## Texto proporcionado
*****
Acaso una breve reflexión que me inquieta estas semanas quisiera compartir con ustedes.
Con “Ilustración” nos solemos referir cierto movimiento intelectual, ideológico y político que suele situarse desde mediados del S. XVIII a principios del S. XIX, especialmente activo en Francia, Inglaterra y Alemania (si bien no solo en estos países encontraríamos ejemplos). Entre sus principales figuras encontramos todo un elenco de “estrellas” del pensamiento: Locke, Hume, Bayle, Voltaire, Rousseau, Montesquieu, D´Alambert, Diderot, Wolff, Newton, Kant...
Movimiento editorial que impulsó la publicación de ensayos, revistas y “sociedades de pensamiento” que resultarían en un vehículo esencial para la difusión de su propuestas, suelen ser aceptados ciertos “ismos” como las líneas comunes que caracterizan a la Ilustración: su defensa del antropocentrismo, colocando al individuo en el centro del criticismo, el pragmatismo, el academicismo o el universalismo, como necesidad de búsqueda de lo común al humano, se nos presentan como algunas de las características asociadas a la Ilustración. Pero sería en especial el racionalismo la característica más notable de La Ilustración: la “Razón”, desnuda de determinaciones apriorísticas, como instrumento de búsqueda de la verdad.
*****
## Material proporcionado
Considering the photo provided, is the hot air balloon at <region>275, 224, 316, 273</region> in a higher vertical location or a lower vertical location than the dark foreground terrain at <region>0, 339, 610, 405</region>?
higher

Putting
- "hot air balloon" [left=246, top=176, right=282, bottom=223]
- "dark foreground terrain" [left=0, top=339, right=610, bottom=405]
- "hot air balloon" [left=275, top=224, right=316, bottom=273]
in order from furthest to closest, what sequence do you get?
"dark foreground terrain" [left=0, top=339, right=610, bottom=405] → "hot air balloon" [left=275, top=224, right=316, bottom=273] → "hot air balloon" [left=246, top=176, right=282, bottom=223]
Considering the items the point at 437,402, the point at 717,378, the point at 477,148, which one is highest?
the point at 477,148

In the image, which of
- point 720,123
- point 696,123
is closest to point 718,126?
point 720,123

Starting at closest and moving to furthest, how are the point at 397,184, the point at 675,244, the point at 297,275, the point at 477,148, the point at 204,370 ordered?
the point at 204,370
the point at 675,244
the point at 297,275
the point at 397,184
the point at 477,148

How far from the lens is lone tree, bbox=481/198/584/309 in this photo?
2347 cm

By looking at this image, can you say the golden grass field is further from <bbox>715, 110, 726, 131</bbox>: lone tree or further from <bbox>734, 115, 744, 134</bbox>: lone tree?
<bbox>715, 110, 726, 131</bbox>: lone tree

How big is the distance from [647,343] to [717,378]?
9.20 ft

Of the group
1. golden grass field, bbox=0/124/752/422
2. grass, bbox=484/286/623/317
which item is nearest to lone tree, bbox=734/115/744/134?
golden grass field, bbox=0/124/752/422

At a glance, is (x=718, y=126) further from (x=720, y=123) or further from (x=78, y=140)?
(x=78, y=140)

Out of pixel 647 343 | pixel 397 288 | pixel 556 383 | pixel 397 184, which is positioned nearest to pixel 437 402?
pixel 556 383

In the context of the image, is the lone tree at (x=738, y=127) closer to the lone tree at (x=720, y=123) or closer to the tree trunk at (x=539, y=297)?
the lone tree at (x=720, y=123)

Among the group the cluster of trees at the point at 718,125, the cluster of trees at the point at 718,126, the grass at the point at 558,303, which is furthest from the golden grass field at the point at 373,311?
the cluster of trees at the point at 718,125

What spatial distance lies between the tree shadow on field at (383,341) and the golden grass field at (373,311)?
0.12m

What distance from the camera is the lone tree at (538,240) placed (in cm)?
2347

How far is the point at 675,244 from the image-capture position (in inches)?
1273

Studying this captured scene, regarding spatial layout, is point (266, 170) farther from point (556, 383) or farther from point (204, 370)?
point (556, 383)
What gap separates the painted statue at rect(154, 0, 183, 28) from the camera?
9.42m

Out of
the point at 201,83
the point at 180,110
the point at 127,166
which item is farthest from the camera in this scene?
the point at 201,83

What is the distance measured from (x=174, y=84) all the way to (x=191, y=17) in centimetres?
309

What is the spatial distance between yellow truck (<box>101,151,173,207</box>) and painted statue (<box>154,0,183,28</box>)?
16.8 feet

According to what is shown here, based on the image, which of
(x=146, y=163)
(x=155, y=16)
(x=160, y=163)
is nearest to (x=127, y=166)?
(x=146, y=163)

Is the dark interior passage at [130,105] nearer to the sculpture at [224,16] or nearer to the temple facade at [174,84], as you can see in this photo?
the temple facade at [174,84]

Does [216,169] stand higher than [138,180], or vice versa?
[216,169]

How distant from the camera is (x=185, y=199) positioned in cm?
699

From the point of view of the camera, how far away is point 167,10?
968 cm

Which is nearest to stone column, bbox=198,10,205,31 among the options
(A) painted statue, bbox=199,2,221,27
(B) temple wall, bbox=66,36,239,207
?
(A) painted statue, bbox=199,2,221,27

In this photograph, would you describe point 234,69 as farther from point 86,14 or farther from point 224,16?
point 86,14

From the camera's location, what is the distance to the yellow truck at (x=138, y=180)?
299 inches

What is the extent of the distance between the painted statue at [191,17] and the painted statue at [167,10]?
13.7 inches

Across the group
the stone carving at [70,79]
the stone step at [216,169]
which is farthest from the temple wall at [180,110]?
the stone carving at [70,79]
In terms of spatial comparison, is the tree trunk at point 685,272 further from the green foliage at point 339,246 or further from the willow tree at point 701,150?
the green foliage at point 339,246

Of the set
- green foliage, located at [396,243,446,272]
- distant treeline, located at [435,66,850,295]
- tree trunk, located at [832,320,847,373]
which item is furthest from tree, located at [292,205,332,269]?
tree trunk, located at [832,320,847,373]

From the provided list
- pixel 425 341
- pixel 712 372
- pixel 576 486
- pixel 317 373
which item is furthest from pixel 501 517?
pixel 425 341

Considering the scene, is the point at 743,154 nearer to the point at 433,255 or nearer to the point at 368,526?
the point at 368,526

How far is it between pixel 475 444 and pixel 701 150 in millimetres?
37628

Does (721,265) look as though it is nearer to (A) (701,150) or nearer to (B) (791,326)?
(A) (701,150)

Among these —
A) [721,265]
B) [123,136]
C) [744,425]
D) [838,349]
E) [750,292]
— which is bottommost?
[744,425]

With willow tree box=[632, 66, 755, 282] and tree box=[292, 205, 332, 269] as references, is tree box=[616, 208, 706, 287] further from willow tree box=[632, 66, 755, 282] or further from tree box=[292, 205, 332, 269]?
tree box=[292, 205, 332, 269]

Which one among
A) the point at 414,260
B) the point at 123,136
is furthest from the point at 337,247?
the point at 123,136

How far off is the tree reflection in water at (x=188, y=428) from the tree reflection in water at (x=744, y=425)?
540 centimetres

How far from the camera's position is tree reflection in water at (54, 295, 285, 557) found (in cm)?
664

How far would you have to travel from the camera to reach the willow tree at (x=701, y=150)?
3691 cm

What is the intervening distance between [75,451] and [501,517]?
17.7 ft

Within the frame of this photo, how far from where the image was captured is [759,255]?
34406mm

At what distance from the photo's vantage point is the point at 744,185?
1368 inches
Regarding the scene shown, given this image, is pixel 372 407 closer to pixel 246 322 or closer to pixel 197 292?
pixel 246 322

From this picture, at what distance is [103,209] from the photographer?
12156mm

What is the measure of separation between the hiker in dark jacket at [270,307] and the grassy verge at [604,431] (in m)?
*****
## Tareas
- A) Según el texto sobre la Ilustración, ¿en qué tres países fue especialmente activo ese movimiento?
- B) Continúe el texto sobre la Ilustración a partir de su última oración.

## Respuestas por tarea
- A) En Francia, Inglaterra y Alemania.

- B)
No es de extrañar por tanto, que la educación del individuo, la formación de capacidades críticas, la acumulación de conocimientos y el desarrollo de herramientas intelectuales y operativas se convirtiera en la esperanza del ilustrado para el cambio de un mundo que quería dejar atrás esas viejas costumbres y creencias del antiguo régimen. Solo así seríamos capaces, nosotros individuos que formamos las sociedades en último término, de discernir lo verdadero de lo falso. Y así nos dicen que la escolarización y educación universal, la secularización de sus contenidos y una mayor implicación de los poderes públicos en la educación fueron ganando terreno.
Sin embargo, algo se ha dicho y escrito ya sobre el mito de la ilustración y su "relato" de la conquista del pensamiento y sociedad moderna en base a la razón. Como ese materialista de Marx escribió, esa idea ilustrada de la “libertad, Igualdad y fraternidad” de la Revolución Francesa bien pronto se dio cuenta de la necesidad de convertirse en “infantería, caballería y artillería” cuando, ese general tan moderno e ilustrado llamado Napoléon, quiso exportar la idea fuera de las fronteras francesas. Como neumatología la idea es atractiva, pero atendiendo a la historia, a la hora en que hubo que ir poniéndola en práctica no parece que a la ilustración le bastase como método la simple exposición de sus verdades en base a la razón...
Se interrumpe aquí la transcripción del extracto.